Teller also expands his range in an affecting performance that sees Irwin struggling with regret, self-castigation, disillusionment with the brother he has always admired and stone-cold terror for the fate of his family.

Meanwhile, Hester has been privately dealing with mental lapses and throbbing headaches, refraining from telling her family about the medical tests her doctor ordered. Nor does she tell her good-natured meddler of a mother (Cindy Katz), who’s forever nudging them to get out of the city and move to Great Neck. Johansson plays her with a tough edge to match her Queens accent, but Hester is clearly petrified by this perfect storm of ugly events.

In a movie that’s almost operatic in its cymbal clashes of violence, its agonizing tensions and vicious threats, the heartstopping scene in which Hester receives her diagnosis at the doctor’s office is perhaps the single most devastating moment. It’s a shock even though it’s been amply foreshadowed.

There’s no shortage of other dramatic crests, among them a climactic shoot-out in a cornfield that’s a model of steadily mounting suspense. And the ending hits just the right note, both tragic and redemptive.
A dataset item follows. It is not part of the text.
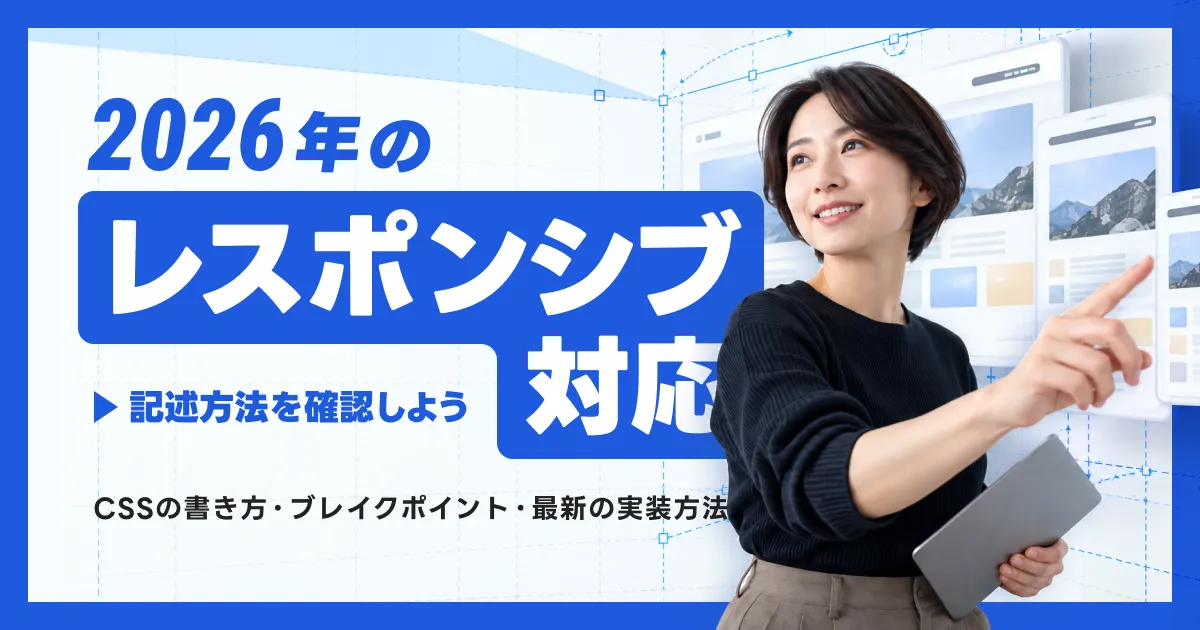 レスポンシブとは？2026年版｜CSSの書き方・ブレイクポイント・最新の実装方法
Paper Tiger is a great-looking movie — cinematographer Joaquin Baca-Asay (who shot We Own the Night and Two Lovers for Gray) slathers on the dark, gritty textures while never stepping too far into noirish stylization. And editor Scott Morris delivers a compact cut of just under two hours that nonetheless breathes like an epic. While the obvious antecedents outside of Gray’s own body of work might be Coppola or Lumet or Scorsese or Mann, I kept thinking while watching of the early crime films of Akira Kurosawa, from Drunken Angel and Stray Dog up to the classic police procedural, High and Low

Gray and his superb cast are in blazing form and full command here in a bruising movie that reveals the heavy price of pursuing the American Dream too recklessly, instead of heeding Aeschylus’ words. The Ronald Reagan era now seems a precise point on the country’s timeline when wealth became an obsession, no longer just a goal.